Les travailleurs qualifiés et les salariés à faible salaire occupent plus que les autres un deuxième emploi
Les individus les mieux payés possédant des compétences spécialisées et les travailleurs à faible salaire ayant besoin d’un revenu supplémentaire pour joindre les deux bouts ont tendance à accepter davantage un deuxième emploi que les travailleurs de la classe moyenne, selon une enquête gouvernementale.

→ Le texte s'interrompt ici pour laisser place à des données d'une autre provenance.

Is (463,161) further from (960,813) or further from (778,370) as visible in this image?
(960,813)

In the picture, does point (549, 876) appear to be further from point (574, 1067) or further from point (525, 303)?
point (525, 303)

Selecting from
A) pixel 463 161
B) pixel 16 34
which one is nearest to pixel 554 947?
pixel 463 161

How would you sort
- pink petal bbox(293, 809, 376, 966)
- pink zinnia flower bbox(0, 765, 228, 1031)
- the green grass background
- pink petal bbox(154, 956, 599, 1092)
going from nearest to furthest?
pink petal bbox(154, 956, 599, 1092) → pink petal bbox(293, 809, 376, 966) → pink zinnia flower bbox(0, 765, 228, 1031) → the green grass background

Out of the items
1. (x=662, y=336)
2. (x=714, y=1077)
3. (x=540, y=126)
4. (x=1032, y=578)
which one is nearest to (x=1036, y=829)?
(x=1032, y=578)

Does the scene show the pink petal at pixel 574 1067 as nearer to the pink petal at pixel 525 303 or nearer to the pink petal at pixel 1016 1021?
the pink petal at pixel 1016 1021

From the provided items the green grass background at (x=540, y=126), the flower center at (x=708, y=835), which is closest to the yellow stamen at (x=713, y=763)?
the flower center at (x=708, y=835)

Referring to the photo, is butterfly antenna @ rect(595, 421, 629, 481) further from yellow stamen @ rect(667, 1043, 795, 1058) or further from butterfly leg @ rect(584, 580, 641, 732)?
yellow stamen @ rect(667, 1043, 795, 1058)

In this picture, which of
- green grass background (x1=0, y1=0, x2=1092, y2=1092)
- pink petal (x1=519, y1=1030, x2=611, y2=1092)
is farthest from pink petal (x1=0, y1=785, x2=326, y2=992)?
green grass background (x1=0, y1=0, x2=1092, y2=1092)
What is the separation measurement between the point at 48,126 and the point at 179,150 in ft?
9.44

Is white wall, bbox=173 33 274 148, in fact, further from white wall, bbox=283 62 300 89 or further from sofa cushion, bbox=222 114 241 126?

Parmi les employés de différentes classes de revenus, 6,25 % de ceux qui gagnaient 10 millions de yens (67 000 $) ou plus par an dans leur emploi principal avaient des emplois secondaires en 2022, avec une proportion encore plus élevée pour les individus gagnant 15 millions de yens ou plus, selon l’Office de l’emploi. Enquête de situation réalisée par le ministère de l’Intérieur et des Communications.
L’enquête sur les conditions de travail, menée tous les cinq ans, a également montré que 6,25 % des personnes gagnant moins de 3 millions de yens par an dans leur emploi régulier occupaient un deuxième emploi en 2022. La proportion avait tendance à être plus élevée pour ceux qui gagnaient moins.
Parmi les travailleurs de la classe moyenne qui gagnaient entre 3 et 10 millions de yens par an, 2,82 % avaient un deuxième emploi. Parmi tous les travailleurs, 4,61 pour cent avaient des emplois secondaires.
Toshihide Iwata, un responsable de l’Institut japonais pour la politique du travail et la formation, affilié au gouvernement, qui a interrogé les travailleurs sur les deuxièmes emplois, a déclaré que de nombreux travailleurs bien payés utilisent leur expertise professionnelle dans leur deuxième emploi.
Parmi les travailleurs à faible revenu, il y a ceux « qui n’ont d’autre choix que d’accepter plusieurs emplois à temps partiel en raison des difficultés financières auxquelles ils sont confrontés », a-t-il expliqué.
Le gouvernement du Premier ministre Fumio Kishida a encouragé les gens à accepter un deuxième emploi pour contribuer à remédier à la pénurie chronique de main-d’œuvre dans ce pays au vieillissement rapide, mais de nombreuses entreprises hésitent encore à autoriser leurs employés à le faire en raison de préoccupations telles que d’éventuelles fuites d’informations et des charges de travail excessives.
Selon le JILPT, 38,4 pour cent des personnes sans emploi secondaire ont déclaré que leur employeur leur interdisait de travailler à l’extérieur.
L’enquête suggère également que les salariés à revenus moyens sont moins intéressés à poursuivre des emplois secondaires en raison des longues heures de travail, beaucoup affirmant dans l’enquête que leur charge de travail est déjà élevée et qu’il est difficile d’accepter un autre emploi.